Non-negative matrix factorization (NMF) has become a well-known model in data mining in recent years. NMF is an unsupervised algorithm that efficiently reduces the number of features while maintaining the crucial information needed to reconstruct the original data by projecting the data onto a lower-dimensional space. NMF's main goal is to automatically extract hidden patterns from high-dimensional vectors; it has been effectively used for prediction, clustering, and dimensionality reduction. On the other hand, a major problem in data mining and machine learning is multi-view decision-making. Multi-view learning is a significant issue in today's multi-modal decision-making environment since it makes use of many and frequently high-dimensional data representations to improve learning outcomes. This study aims to review the state-of-the-art NMF methods for multi-view data processing, encompassing principles, representation approaches, clustering models, and algorithms with various generalizations, developments, and modifications. The review includes discussions on different aspects of the algorithms and provides a comprehensive comparison of their advantages. Additionally, it addresses several open issues and remaining challenges. Ultimately, this review seeks to establish a framework for the NMF concept that may benefit future research.

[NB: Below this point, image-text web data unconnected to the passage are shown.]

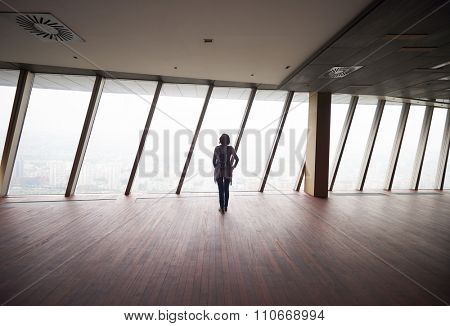 young successful startup business woman in penthouse,  modern bright duplex office apartment interior  with big windows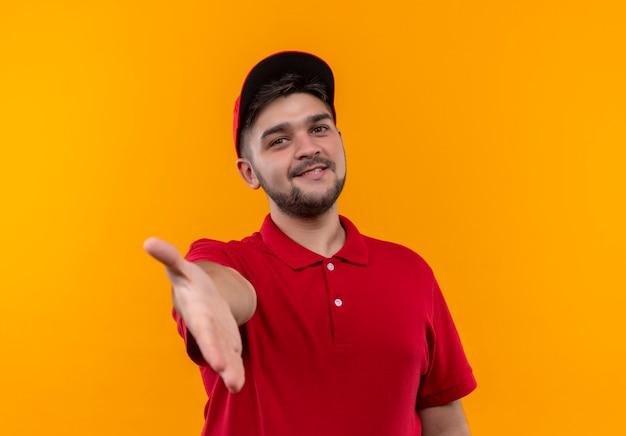 빨간 제복을 입은 젊은 배달 남자와 손을 제공하는 친절한 인사 웃는 모자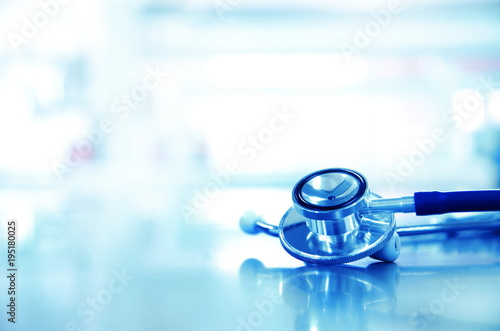 Fotografie, Obraz  metal stethoscope for doctor diagnosis in blue science laboratory background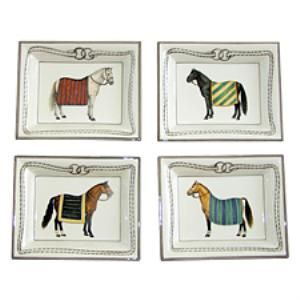 This set of four small change trays is very practical as a serving accessory. Grouped together, the trays make a beautiful wall arrangement, also.  Product in photo is from www.wellappointedhouse.com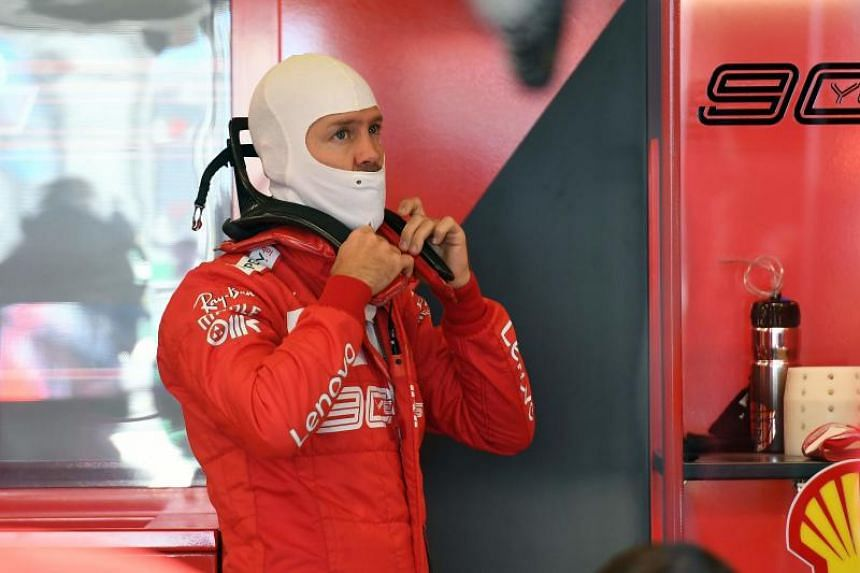 Ferrari's Sebastian Vettel prepares during the first Formula One practice session in Melbourne on March 15, ahead of the Formula One Australian Grand Prix.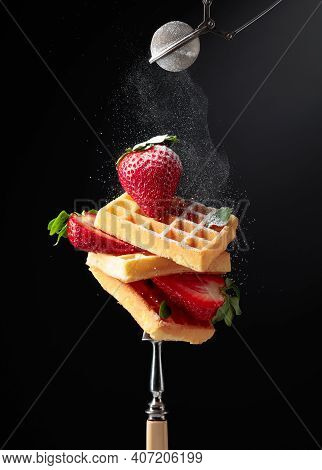 Waffles With Fresh Juicy Strawberries Sprinkled With Sugar Powder On A Black Background.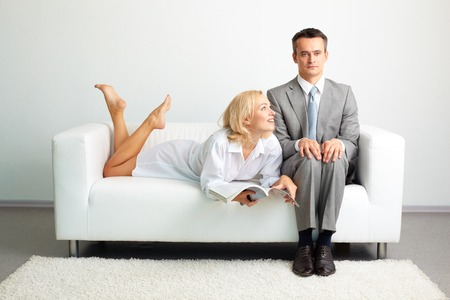 Photo of serious man sitting on sofa with happy woman with magazine lying near by photo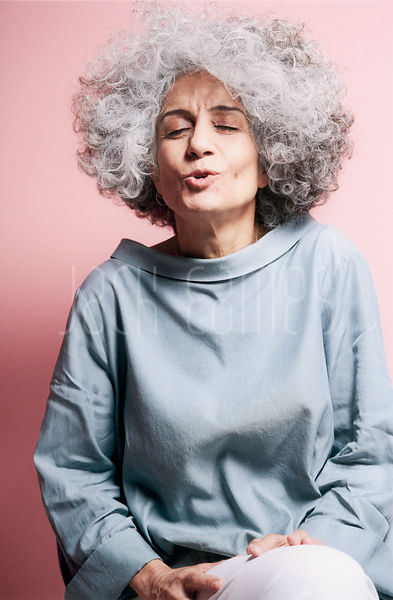 A Beautiful Mature Woman With Big Curly Grey Hair Captured With A Fun And Candid Expression On Her Face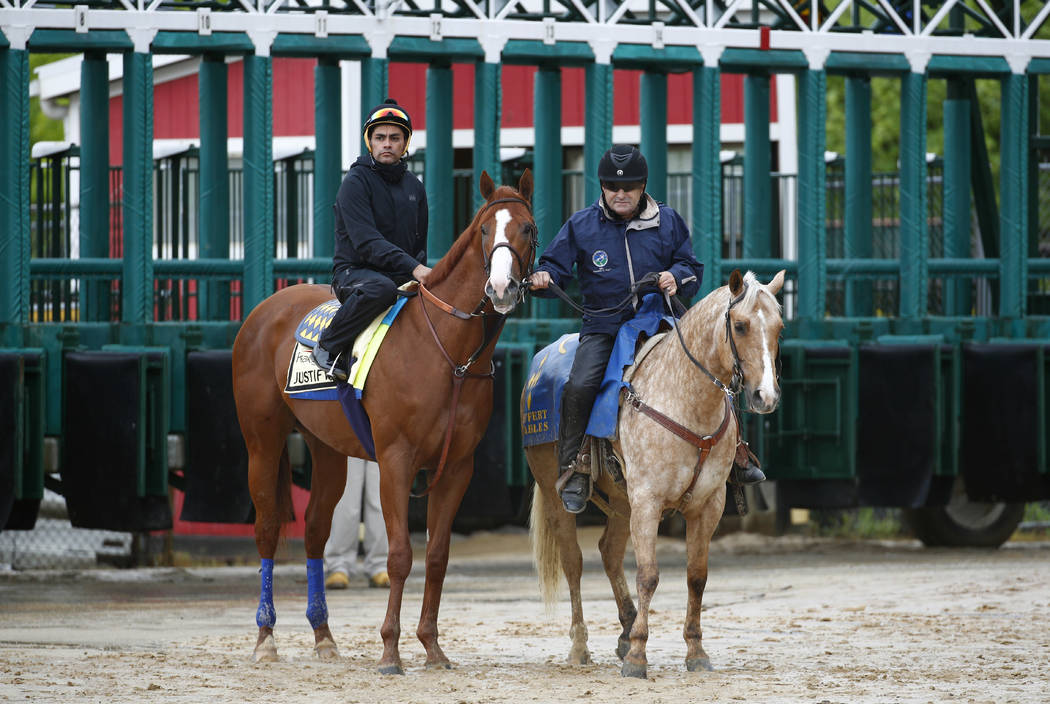 Kentucky Derby winner Justify, left, with exercise rider Humberto Gomez aboard, waits near the starting gate before being escorted to the track for a workout, Thursday, May 17, 2018, at Pimlico Ra ...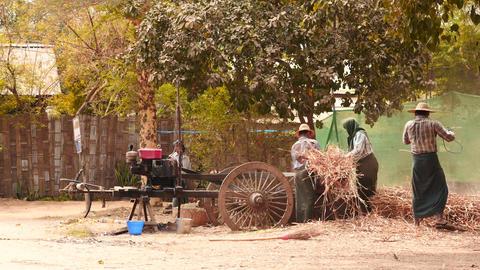 Crops processing on motor device in village - Myanmar Footage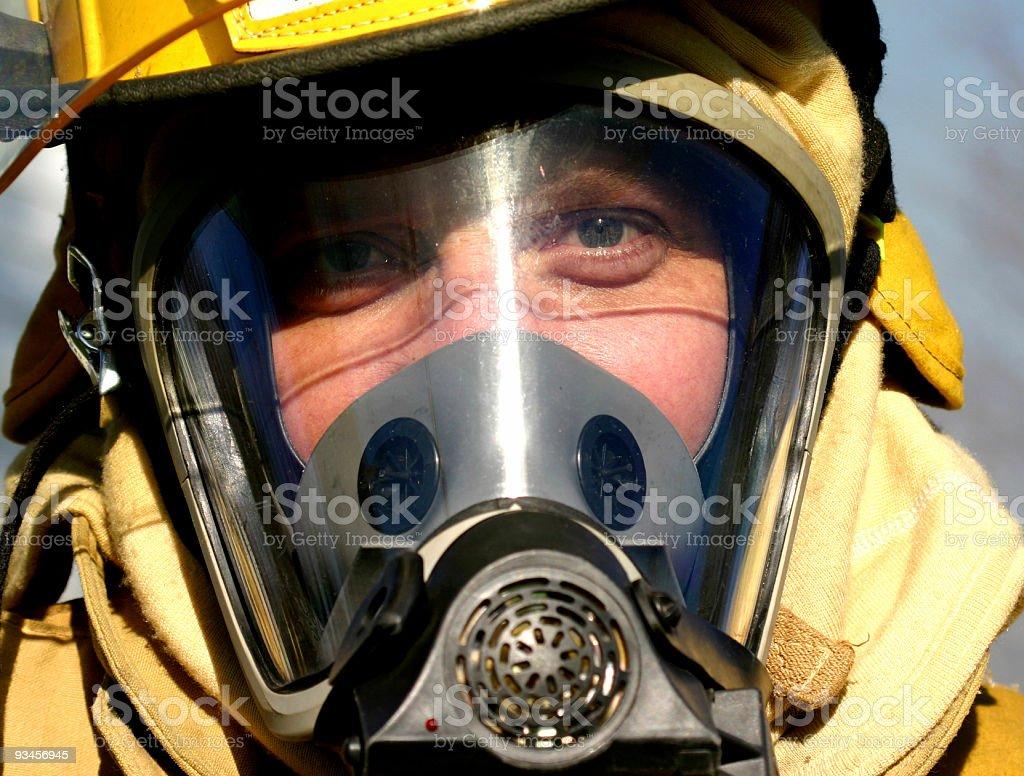 Close-up of a fireman wearing smoke mask royalty-free stock photo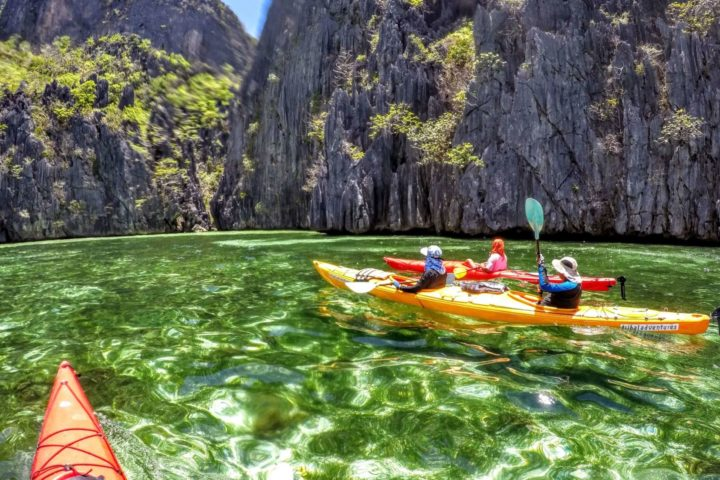 Headed for a tiny gap in the rocks to explore one of the hidden lagoons around Coron Island.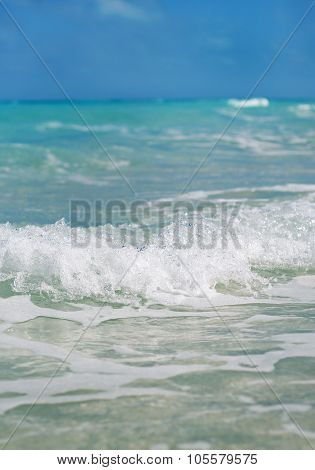 The Wave With Foam At The Shore Of The Ocean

处理高维多视图数据:数据挖掘和机器学习中非负矩阵分解方法的综合综述
近年来,非负矩阵分解(NMF)已成为数据挖掘领域中一个知名的模型。NMF是一种无监督算法,通过将数据投影到较低维空间,有效地减少了特征数量,同时保留了重建原始数据所需的关键信息。NMF的主要目标是从高维向量中自动提取隐藏模式;它已被有效地用于预测、聚类和降维。另一方面,数据挖掘和机器学习中的一个主要问题是多视图决策。在当今的多模态决策环境中,多视图学习是一个重要的问题,因为它使用许多且经常是高维的数据表示来改善学习结果。本研究旨在回顾用于多视图数据处理的最先进的NMF方法,包括原理、表示方法、聚类模型和各种推广、发展和修改的算法。该评论包括对算法的不同方面的讨论,并提供了一个全面的比较,他们的优势。此外,它还解决了几个悬而未决的问题和仍然存在的挑战。最后,这篇综述试图为NMF概念建立一个可能有利于未来研究的框架。
本文章由计算机程序翻译,如有差异,请以英文原文为准。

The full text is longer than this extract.